*** Given data ***

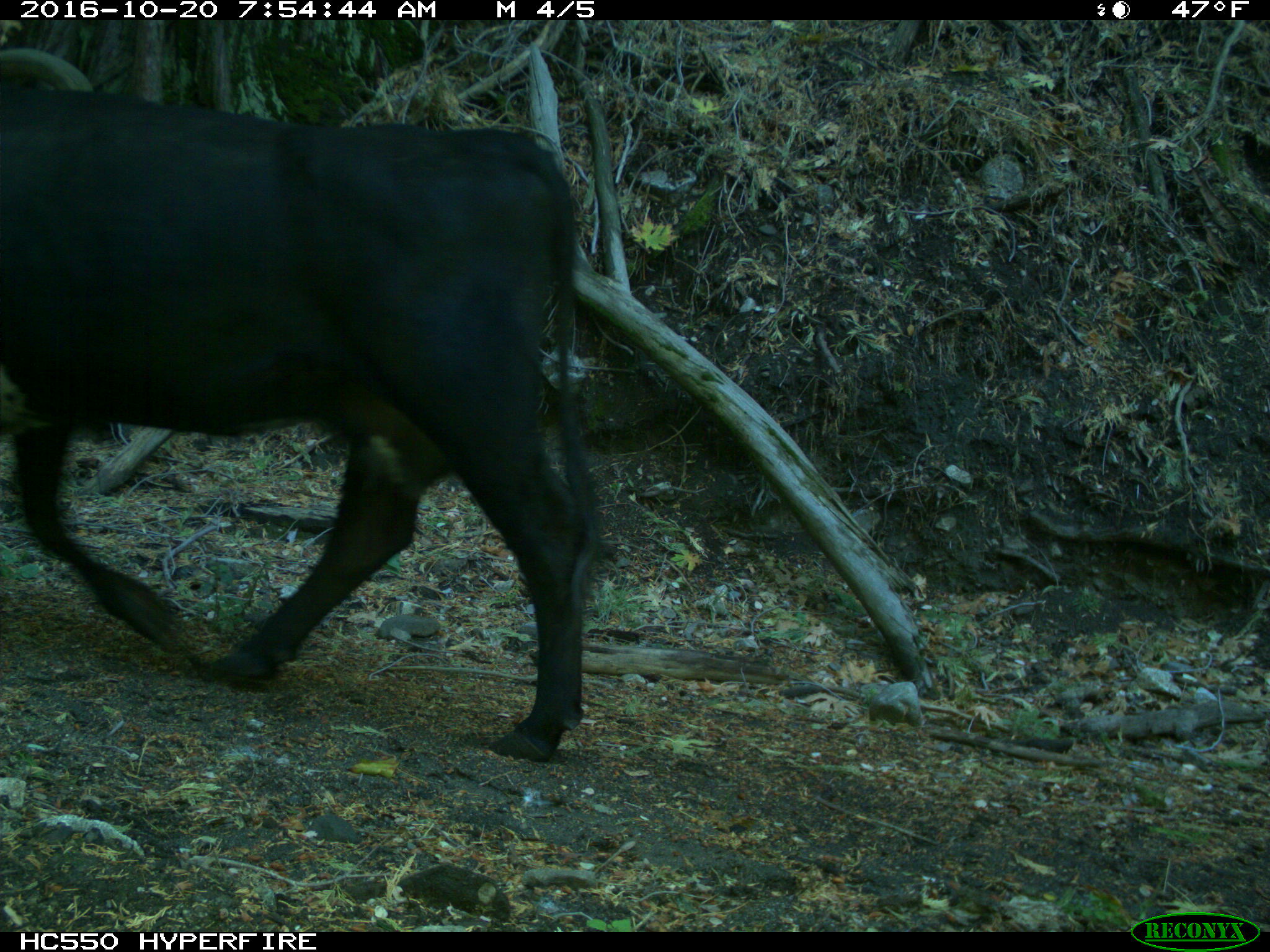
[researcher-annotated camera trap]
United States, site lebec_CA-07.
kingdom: Animalia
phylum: Chordata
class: Mammalia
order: Artiodactyla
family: Bovidae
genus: Bos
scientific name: Bos taurus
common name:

***

■ **Your goal**
The answer must be an exact copy of the records, with no images in it.

■ **Answer below**
[researcher-annotated camera trap]
United States, site lebec_CA-07.
kingdom: Animalia
phylum: Chordata
class: Mammalia
order: Artiodactyla
family: Bovidae
genus: Bos
scientific name: Bos taurus
common name:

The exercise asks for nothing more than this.